François Rossé, compositeur d’Aspaldian

13.12.2012

Flûtes en os de vautour, modèle possibles d'Isturitz

François Rossé, à propos d’aspaldian…

François Rossé« Il est évident de constater à quel point notre époque contemporaine interroge nos origines, peut-être en analogie aux mouvements de pensée de la Renaissance orientant le regard vers l’Antiquité et répondant quelque peu ainsi à l’instabilité provoquée par la fin de siècles de théocratie à la fois oppressante et structurante. Dans le monde moderne, les dieux nouveaux s’installaient peu à peu dans la puissance occidentale industrielle hégémonique qui aujourd’hui est en voie d’effondrement face aux différentes cultures et puissances dispersées sur la planète.
Les engagements artistiques n’échappent guère à ces mouvements et de la planète c’est l’homme entier qui est interrogé très concrètement.
Interroger l’homme, c’est interpeller ses racines, ses origines les plus lointaines. Si l’homme a su fabriquer une flûte à partir d’os de vautour c’est aussi cet os et son vautour qui ont imposé une certaine démarche, un aller-retour dans la nature, nature inhérente à l’homme aussi. Cette flûte est un métissage au niveau biologique, logique vitale qui alterne prédation et partage.
Cette proposition s’ouvre davantage encore vers un métissage avec un bout du ventre de la Terre, cette grotte d’Isturitze, reliant ainsi la biologie à la géologie. Le temps semble ici particulièrement compact, 40 000 années entre ces os percés et le déroulement des séquences électroacoustiques, mais l’homme a t-il vraiment changé en tant d’années ?
Techniques et sagesse sont des concepts bien indépendants en interrogeant les vautours qui ont permis ce jour d’épouser un moment de grand partage. »
François Rossé

François Rossé, parcours :

Autodidacte ayant intégré le conservatoire à 17 ans, il remporte un premier prix du Conservatoire de Strasbourg (piano) et les 1ers prix d’écriture, d’analyse et de composition au Conservatoire National Supérieur de Musique et de Danse de Paris (classe d’Olivier Messiaen et de Betsy Jolas). François Rossé est aussi lauréat de prestigieux prix tels que le concours national « musique et informatique » présidé par Iannis Xenakis, le Concours International de Composition de la Hochschule der Künste de Berlin, le Prix National de la Sacem 1994 pour l’ensemble de sa production… En 2004, son répertoire se portait à plus de 400 œuvres jouées sur le plan international par des formations réputées.
Des formations classiques aux musiques urbaines, son œuvre et ses expériences sont extrêmement diverses, mettant en confrontation différentes cultures ou environnements sociaux, et son engagement à travers les musiques improvisées ouvre ses rencontres sur des mondes poétiques d’artistes et de disciplines artistiques les plus variées…

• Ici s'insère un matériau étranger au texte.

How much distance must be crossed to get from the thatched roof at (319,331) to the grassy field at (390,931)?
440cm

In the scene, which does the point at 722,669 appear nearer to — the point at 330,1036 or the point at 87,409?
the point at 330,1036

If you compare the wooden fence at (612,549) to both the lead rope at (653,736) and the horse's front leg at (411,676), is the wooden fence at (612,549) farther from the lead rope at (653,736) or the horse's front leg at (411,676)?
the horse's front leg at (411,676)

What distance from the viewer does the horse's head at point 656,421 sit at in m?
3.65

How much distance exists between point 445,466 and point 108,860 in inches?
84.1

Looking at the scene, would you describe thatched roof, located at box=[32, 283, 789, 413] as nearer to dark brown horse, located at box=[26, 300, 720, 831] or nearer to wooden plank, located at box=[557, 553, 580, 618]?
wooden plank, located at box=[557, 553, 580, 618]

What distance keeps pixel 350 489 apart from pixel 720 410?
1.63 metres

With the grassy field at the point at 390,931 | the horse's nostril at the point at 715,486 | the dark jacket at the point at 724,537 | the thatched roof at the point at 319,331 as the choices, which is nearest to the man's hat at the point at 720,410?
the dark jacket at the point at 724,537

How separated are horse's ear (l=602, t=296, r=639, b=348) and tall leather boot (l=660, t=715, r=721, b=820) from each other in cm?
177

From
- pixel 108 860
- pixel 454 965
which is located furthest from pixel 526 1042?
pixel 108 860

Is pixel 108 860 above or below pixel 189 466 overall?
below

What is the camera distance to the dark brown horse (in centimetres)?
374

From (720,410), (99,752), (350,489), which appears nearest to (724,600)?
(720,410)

Extrait d’un entretien avec François Rossé par ECM+ (Ensemble contemporain Montréal) en 2010. A la question, votre esthétique musicale en quelques mots, François Rossé répondait ceci :
« Après avoir obtenu le diplôme sur épreuve de « Maistre dégustateur d’aligot des buronnies du Cantalès » (l’aligot étant un fromage de la montagne Aubrac dans le Massif central en France) j’ai eu aussi droit à l’intitulé « compositeur écolo-préhistorique » (…)
A vrai dire, plus qu’une esthétique, c’est une démarche que je ne regrette toujours pas d’avoir fait, dès que j’ai quitté les études officielles : cette démarche se résume à la question de savoir comment l’Homme depuis les cavernes préhistoriques a-t-il fait pour dompter les phénomènes sonores pour les exploiter dans ce qui deviendra une culture… des grottes préhistoriques à la 9ème de Beethoven et à nos jours… que s’est-il passé ? Cette question n’est pas innocente elle oblige l’analyse de ce qui appartient à l’humain globalement et de ce qui relève des spécificités culturelles. Aujourd’hui, les confrontations culturelles sont imparables, un créateur ne peut s’y soustraire, il y a donc là une approche qui peut être fertile et qui interpelle aussi la question de l’oralité, car la notion de musique contemporaine d’aujourd’hui (2010) n’est pas exclusivement rivée à l’écriture. La notion de musique peut aussi se conjuguer dans l’oralité il me semble, et dans certaines situations cela est même inévitable actuellement (à moins de s’enfermer dans un protectionnisme exclusivement occidental).